[PROBLEM TO SOLVE] Please reproduce all of the records below word for word, changing nothing.

[RECORD SET]
————
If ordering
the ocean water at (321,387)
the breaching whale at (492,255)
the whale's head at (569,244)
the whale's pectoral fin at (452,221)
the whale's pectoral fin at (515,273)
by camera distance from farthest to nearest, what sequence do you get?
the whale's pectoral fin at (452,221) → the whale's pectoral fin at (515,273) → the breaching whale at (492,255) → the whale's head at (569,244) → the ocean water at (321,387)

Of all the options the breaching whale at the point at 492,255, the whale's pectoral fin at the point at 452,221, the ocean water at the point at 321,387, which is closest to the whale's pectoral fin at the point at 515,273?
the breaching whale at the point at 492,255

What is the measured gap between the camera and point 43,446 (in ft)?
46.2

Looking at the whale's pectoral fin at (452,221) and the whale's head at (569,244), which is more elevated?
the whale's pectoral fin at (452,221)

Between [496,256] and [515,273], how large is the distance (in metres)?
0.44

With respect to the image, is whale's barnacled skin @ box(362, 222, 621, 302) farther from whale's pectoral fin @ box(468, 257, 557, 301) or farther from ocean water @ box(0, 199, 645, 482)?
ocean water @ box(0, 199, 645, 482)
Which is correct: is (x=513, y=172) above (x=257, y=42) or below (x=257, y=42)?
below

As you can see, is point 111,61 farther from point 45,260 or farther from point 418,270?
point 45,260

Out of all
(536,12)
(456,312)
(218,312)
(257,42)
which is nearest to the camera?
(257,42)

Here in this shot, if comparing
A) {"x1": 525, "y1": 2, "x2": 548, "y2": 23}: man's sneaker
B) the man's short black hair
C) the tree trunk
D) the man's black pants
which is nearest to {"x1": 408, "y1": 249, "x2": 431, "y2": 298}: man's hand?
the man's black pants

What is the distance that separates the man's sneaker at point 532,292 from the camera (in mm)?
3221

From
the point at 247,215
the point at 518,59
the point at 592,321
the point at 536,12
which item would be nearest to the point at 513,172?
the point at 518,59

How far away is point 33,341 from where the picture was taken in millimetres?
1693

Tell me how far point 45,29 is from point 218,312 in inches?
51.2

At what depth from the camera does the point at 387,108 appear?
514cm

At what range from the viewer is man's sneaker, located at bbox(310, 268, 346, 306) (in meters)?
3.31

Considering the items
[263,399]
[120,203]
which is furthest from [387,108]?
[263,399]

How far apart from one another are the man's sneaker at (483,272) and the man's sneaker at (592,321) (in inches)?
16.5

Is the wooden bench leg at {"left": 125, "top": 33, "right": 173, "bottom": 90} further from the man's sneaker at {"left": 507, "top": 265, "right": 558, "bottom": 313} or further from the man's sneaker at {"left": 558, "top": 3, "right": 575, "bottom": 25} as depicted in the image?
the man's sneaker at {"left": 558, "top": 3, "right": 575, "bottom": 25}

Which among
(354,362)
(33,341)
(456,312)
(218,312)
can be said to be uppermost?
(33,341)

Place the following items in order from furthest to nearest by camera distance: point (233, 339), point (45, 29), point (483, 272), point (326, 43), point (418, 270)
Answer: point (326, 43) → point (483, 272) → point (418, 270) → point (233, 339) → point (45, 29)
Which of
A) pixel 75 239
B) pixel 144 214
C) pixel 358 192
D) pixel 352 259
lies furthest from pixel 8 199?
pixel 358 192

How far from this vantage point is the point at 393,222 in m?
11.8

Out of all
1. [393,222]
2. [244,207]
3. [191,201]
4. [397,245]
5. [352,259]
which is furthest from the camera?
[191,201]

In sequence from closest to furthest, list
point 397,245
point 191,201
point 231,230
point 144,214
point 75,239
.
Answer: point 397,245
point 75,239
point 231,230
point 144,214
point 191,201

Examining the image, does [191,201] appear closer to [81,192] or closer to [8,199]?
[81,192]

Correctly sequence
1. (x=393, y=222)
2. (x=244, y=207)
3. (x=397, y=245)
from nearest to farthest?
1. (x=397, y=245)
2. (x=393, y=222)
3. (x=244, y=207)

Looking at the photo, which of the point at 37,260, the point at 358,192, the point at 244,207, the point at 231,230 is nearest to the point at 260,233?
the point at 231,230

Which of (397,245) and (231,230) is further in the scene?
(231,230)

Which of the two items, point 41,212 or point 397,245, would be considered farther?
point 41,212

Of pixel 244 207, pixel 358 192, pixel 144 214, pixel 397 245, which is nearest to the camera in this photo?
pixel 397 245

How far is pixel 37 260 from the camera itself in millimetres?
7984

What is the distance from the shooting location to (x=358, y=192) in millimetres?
————
[OUTPUT FOR THIS TASK]
If ordering
the ocean water at (321,387)
the breaching whale at (492,255)
the whale's head at (569,244)
the whale's pectoral fin at (452,221)
the whale's pectoral fin at (515,273)
by camera distance from farthest to nearest, what sequence do you get?
the whale's pectoral fin at (452,221) → the whale's pectoral fin at (515,273) → the breaching whale at (492,255) → the whale's head at (569,244) → the ocean water at (321,387)

Of all the options the breaching whale at the point at 492,255, the whale's pectoral fin at the point at 452,221, the ocean water at the point at 321,387, which is closest to the whale's pectoral fin at the point at 515,273?
the breaching whale at the point at 492,255

What is the measured gap between the camera and point 43,446 (in ft)?
46.2

Looking at the whale's pectoral fin at (452,221) and the whale's head at (569,244), which is more elevated?
the whale's pectoral fin at (452,221)

Between [496,256] and [515,273], how large is the distance (in metres)?
0.44

With respect to the image, is whale's barnacled skin @ box(362, 222, 621, 302) farther from whale's pectoral fin @ box(468, 257, 557, 301) or farther from ocean water @ box(0, 199, 645, 482)?
ocean water @ box(0, 199, 645, 482)
Which is correct: is (x=513, y=172) above (x=257, y=42) or below (x=257, y=42)?
below

As you can see, is point 111,61 farther from point 45,260 or farther from point 418,270?
point 45,260

Out of all
(536,12)
(456,312)
(218,312)
(257,42)
which is nearest to the camera?
(257,42)

Here in this shot, if comparing
A) {"x1": 525, "y1": 2, "x2": 548, "y2": 23}: man's sneaker
B) the man's short black hair
C) the tree trunk
D) the man's black pants
which is nearest to {"x1": 408, "y1": 249, "x2": 431, "y2": 298}: man's hand?
the man's black pants

What is the distance that separates the man's sneaker at point 532,292 from the camera (in mm)?
3221

From
the point at 247,215
the point at 518,59
the point at 592,321
the point at 536,12
which item would be nearest to the point at 513,172?
the point at 518,59

How far away is point 33,341 from where the picture was taken in millimetres?
1693

Tell me how far point 45,29 is from point 218,312 in inches?
51.2

At what depth from the camera does the point at 387,108 appear?
514cm

At what range from the viewer is man's sneaker, located at bbox(310, 268, 346, 306) (in meters)?
3.31

Considering the items
[263,399]
[120,203]
which is furthest from [387,108]?
[263,399]

How far apart from one another are the man's sneaker at (483,272) and the man's sneaker at (592,321) (in inches)?
16.5

Is the wooden bench leg at {"left": 125, "top": 33, "right": 173, "bottom": 90} further from the man's sneaker at {"left": 507, "top": 265, "right": 558, "bottom": 313} or further from the man's sneaker at {"left": 558, "top": 3, "right": 575, "bottom": 25} as depicted in the image?
the man's sneaker at {"left": 558, "top": 3, "right": 575, "bottom": 25}

Which among
(354,362)
(33,341)
(456,312)
(218,312)
can be said to be uppermost?
(33,341)

Place the following items in order from furthest to nearest by camera distance: point (233, 339), point (45, 29), point (483, 272), point (326, 43), point (418, 270)
Answer: point (326, 43) → point (483, 272) → point (418, 270) → point (233, 339) → point (45, 29)
Which of
A) pixel 75 239
B) pixel 144 214
C) pixel 358 192
D) pixel 352 259
lies furthest from pixel 8 199?
pixel 358 192

How far from this vantage point is the point at 393,222 in m?
11.8

Out of all
1. [393,222]
2. [244,207]
3. [191,201]
4. [397,245]
5. [352,259]
which is furthest from the camera?
[191,201]

In sequence from closest to furthest, list
point 397,245
point 191,201
point 231,230
point 144,214
point 75,239
.
Answer: point 397,245
point 75,239
point 231,230
point 144,214
point 191,201

Examining the image, does [191,201] appear closer to [81,192] or closer to [8,199]?
[81,192]

Correctly sequence
1. (x=393, y=222)
2. (x=244, y=207)
3. (x=397, y=245)
from nearest to farthest?
1. (x=397, y=245)
2. (x=393, y=222)
3. (x=244, y=207)

Looking at the photo, which of the point at 37,260, the point at 358,192, the point at 244,207, the point at 231,230 is nearest to the point at 260,233?
the point at 231,230

Which of (397,245) and (231,230) is further in the scene?
(231,230)

Which of the two items, point 41,212 or point 397,245, would be considered farther?
point 41,212

Of pixel 244 207, pixel 358 192, pixel 144 214, pixel 397 245, which is nearest to the camera in this photo?
pixel 397 245

How far is pixel 37 260 from the camera itself in millimetres?
7984

What is the distance from the shooting location to (x=358, y=192) in millimetres?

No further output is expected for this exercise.